The lawsuit echoes complaints lodged in other recent lawsuits against the company in which other Idaho inmates allege they were knowingly exposed to violence from other inmates and then denied proper medical care in an effort to cover up the extent of their injuries.

Elabed’s case, however, details what may be the most extreme allegations yet to come out of the state’s only private prison.

Elabed was 24 in 2008 and addicted to Oxycontin, when he pleaded guilty to robbery and was sentenced to two to 12 years in prison. He was transferred to the Idaho Correctional Center, where Elabed, who is Muslim and of Palestinian decent, told his family he was being harassed by inmates — including his cellmate — who were members of a white supremacist gang.

The lawsuit said the harassment escalated until his cellmate attacked Elabed and broke his jawbone. After that attack, Elabed was moved to another cellblock within the prison where he said the gang abused and threatened him.
The lawsuit said he tried to get help from prison staffers, telling them that he’d been threatened and giving them details about drug trafficking between inmates and staffers that he had witnessed.

That prompted ICC officials to move Elabed to administrative segregation for several days, according to the lawsuit, before moving him back into the same cellblock. Just before the move, Elabed told his parents that he believed several guards were planning to tell the other inmates that he had identified them as drug traffickers.

He was moved into the cellblock on Jan. 18 and within minutes of his arrival, he was attacked by one of the gang members “in plain view of video surveillance cameras and multiple ICC staff who passively observed from behind a window,” Elabed’s attorney, Benjamin Schwartzman, wrote.

The guards ordered all the inmates to their rooms, according to the lawsuit, leaving only Elabed and his assailant in the main area.

His attorney said the attacker then knocked Elabed to the floor and stomped on his head.

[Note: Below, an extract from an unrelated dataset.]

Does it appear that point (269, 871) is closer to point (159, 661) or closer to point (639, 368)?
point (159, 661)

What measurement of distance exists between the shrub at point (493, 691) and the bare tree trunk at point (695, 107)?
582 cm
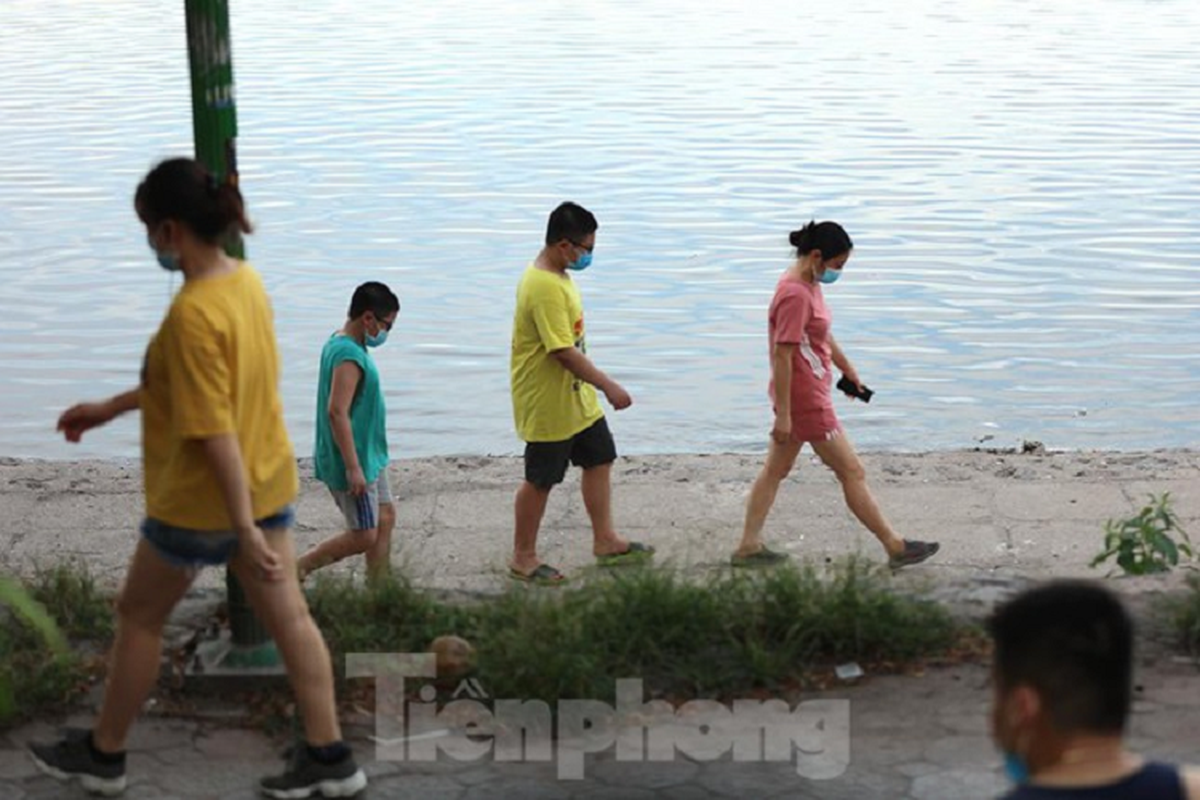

He described the blows as “delivered with such ferocity and energy that the attacking gang member was forced to catch his breath and refresh himself at a drinking fountain, afterward.”

Elabed claimed that during the break, he managed to get up and pleaded with guards who continued to watch as his assailant resumed the attack.

The beating didn’t end until he was unconscious and convulsing in a pool of blood, the lawsuit said.

Elabed’s attorney said staffers had an ambulance take Elabed to a local hospital, where he was diagnosed with traumatic subarachnoid brain hemorrhage. They prevented the hospital from taking any pictures of Elabed’s injuries, the lawsuit said, and removed him after he was stabilized in an overnight stay.

His attorney said Elabed was returned to the hospital three days later after he was not given treatment at the prison. Elabed later was given a medical parole, his attorney said.

His attorney added that since the beating, his client gets confused easily, jumps at loud noises and can’t keep his attention focused. He soothes himself by rocking and rubbing his arms, and has significant mental impairment, Schwartzman said.

“We know that he was normal before. He was no honor student, but he could hold down a job. Now he gets confused trying to put his own clothes away …,” Schwartzman said.

The case is complicated in part because Elabed lost his memory of the beating and the events preceding it, Schwartzman said. His attorneys have had to rely on witness accounts to determine much of what happened but they said the stories are consistent.

The Ada County prosecutor has charged James Haver, an inmate serving time for aggravated assault and battery, with aggravated battery in connection with Elabed’s case. A preliminary hearing for Haver has been set for May.